*** RECORDS Section Begins ***
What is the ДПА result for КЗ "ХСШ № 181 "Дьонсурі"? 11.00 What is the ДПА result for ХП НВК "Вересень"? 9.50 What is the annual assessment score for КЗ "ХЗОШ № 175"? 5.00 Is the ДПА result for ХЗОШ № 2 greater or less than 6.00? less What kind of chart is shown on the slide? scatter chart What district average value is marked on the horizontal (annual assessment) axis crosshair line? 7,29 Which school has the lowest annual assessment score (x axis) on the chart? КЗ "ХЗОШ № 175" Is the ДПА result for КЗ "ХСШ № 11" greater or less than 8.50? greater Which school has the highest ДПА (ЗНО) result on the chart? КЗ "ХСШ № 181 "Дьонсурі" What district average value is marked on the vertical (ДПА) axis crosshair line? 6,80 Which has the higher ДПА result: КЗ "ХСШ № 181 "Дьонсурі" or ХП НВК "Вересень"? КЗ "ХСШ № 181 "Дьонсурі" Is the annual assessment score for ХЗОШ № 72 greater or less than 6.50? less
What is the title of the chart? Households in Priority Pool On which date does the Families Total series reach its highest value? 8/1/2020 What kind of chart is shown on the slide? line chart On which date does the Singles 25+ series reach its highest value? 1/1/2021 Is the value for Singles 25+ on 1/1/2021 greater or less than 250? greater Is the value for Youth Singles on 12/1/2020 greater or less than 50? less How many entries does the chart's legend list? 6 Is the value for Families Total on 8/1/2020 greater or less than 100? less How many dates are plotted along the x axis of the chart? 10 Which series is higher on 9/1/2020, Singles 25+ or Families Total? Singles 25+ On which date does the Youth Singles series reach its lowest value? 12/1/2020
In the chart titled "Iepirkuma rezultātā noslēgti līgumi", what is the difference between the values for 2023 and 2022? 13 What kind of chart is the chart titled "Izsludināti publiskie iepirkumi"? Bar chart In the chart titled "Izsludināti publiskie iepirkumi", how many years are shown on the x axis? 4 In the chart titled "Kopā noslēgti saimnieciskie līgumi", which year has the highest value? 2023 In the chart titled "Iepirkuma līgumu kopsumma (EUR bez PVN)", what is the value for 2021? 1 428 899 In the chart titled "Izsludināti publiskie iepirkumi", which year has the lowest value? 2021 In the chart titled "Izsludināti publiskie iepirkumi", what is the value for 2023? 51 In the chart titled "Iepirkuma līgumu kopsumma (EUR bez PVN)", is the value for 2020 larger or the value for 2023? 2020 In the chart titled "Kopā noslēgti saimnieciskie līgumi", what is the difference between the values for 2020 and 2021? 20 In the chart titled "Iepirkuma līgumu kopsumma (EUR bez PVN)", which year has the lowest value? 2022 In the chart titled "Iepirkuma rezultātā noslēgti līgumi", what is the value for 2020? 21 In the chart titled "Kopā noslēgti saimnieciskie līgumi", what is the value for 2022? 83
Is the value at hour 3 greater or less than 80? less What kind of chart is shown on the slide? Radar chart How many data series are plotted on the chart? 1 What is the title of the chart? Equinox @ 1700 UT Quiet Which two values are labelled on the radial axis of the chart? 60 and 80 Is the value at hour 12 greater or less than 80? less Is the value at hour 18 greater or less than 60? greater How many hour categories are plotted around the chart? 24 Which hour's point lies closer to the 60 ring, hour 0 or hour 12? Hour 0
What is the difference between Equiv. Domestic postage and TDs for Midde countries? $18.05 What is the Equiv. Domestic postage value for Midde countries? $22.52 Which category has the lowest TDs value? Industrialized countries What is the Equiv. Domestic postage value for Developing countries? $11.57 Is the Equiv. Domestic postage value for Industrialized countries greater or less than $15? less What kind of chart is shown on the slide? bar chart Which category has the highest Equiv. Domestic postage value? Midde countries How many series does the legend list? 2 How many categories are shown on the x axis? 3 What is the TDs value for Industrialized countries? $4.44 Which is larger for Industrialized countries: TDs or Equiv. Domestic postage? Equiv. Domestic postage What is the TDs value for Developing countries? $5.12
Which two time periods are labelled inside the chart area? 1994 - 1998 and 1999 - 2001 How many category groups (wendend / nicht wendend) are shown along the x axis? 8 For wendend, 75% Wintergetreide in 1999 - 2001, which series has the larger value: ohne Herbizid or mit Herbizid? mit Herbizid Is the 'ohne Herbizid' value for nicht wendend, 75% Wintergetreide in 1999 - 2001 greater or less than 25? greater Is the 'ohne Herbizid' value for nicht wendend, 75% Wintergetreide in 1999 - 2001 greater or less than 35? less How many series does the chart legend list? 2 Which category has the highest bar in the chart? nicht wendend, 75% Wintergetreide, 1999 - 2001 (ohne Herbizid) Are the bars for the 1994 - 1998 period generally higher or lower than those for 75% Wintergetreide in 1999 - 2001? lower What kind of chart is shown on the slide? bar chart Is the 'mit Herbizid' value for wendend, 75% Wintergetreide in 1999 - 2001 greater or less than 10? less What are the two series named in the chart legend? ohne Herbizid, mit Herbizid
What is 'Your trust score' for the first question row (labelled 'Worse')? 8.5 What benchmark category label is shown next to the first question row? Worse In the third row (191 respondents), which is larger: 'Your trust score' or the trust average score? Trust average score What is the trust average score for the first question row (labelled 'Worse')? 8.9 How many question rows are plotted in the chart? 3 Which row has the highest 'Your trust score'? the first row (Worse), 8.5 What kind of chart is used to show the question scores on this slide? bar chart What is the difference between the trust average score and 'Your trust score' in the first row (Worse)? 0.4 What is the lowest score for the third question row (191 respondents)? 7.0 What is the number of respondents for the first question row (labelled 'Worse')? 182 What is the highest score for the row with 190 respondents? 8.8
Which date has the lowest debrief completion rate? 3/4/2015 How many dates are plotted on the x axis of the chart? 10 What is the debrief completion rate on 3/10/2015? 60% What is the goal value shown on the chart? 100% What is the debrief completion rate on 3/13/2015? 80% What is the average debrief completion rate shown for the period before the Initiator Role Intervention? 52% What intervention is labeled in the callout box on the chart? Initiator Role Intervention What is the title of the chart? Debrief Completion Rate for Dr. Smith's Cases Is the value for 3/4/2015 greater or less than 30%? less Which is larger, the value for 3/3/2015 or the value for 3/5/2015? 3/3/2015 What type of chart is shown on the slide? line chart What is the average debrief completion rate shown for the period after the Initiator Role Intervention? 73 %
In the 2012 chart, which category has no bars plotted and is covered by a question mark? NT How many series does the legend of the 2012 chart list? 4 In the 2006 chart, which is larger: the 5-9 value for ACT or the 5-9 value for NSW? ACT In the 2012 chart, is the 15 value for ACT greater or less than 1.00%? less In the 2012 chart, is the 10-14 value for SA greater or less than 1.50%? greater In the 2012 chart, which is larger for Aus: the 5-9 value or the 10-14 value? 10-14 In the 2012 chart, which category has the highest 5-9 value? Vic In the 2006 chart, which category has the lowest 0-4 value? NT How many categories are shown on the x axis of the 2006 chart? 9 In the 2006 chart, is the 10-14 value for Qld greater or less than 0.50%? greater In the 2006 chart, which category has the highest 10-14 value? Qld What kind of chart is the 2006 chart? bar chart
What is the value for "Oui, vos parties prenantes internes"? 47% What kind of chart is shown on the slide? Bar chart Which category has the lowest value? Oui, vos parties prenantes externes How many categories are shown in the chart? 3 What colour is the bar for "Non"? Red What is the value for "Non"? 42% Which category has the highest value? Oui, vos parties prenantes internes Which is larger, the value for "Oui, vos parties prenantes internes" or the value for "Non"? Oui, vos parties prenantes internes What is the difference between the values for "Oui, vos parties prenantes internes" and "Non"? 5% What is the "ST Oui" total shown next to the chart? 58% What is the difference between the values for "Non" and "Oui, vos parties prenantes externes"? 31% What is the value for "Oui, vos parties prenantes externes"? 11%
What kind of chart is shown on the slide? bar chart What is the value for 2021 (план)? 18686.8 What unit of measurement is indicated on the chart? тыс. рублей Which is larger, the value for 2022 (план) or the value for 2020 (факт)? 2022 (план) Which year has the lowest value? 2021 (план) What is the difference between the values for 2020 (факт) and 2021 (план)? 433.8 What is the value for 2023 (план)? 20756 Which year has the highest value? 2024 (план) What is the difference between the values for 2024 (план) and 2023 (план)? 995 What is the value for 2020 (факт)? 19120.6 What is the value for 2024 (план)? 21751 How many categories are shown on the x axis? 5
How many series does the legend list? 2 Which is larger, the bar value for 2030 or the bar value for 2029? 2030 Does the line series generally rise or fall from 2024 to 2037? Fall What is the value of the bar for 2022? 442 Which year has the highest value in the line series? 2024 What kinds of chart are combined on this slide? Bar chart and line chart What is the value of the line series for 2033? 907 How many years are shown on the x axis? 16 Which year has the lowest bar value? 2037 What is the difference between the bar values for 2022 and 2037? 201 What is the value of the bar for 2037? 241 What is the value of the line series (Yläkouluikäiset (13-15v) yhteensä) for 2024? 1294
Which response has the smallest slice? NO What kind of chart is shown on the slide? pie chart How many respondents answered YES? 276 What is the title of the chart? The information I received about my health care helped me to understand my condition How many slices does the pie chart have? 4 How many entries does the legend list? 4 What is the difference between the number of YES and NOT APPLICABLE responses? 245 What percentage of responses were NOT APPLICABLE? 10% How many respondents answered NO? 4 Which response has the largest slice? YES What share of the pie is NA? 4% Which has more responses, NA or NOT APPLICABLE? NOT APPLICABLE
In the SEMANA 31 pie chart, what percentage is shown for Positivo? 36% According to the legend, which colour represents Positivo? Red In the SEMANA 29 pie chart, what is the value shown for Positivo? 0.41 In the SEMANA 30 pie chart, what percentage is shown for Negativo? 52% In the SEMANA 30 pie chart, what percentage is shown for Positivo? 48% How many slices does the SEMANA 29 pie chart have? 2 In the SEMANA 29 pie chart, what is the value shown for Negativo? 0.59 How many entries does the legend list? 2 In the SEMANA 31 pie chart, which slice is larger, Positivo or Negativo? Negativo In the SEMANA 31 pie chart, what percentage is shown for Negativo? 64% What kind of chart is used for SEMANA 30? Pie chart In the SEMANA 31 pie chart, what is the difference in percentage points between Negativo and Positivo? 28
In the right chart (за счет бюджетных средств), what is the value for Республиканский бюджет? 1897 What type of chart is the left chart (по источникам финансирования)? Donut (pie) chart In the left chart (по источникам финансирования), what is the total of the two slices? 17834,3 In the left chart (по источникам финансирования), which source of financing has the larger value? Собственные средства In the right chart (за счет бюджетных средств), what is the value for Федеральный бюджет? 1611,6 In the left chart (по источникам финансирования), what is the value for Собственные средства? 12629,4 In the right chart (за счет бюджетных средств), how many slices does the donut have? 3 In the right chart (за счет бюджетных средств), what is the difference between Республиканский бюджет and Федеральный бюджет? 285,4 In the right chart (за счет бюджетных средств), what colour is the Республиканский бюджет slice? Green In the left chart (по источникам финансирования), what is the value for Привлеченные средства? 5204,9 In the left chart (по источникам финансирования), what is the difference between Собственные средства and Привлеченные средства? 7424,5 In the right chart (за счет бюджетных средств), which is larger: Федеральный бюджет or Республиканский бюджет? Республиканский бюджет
*** RECORDS Section Ends ***
PROBLEM TO SOLVE
Which lines above contain the word "rise"? Copy each one in full.

TASK SOLUTION
How many series does the legend list? 2 Which is larger, the bar value for 2030 or the bar value for 2029? 2030 Does the line series generally rise or fall from 2024 to 2037? Fall What is the value of the bar for 2022? 442 Which year has the highest value in the line series? 2024 What kinds of chart are combined on this slide? Bar chart and line chart What is the value of the line series for 2033? 907 How many years are shown on the x axis? 16 Which year has the lowest bar value? 2037 What is the difference between the bar values for 2022 and 2037? 201 What is the value of the bar for 2037? 241 What is the value of the line series (Yläkouluikäiset (13-15v) yhteensä) for 2024? 1294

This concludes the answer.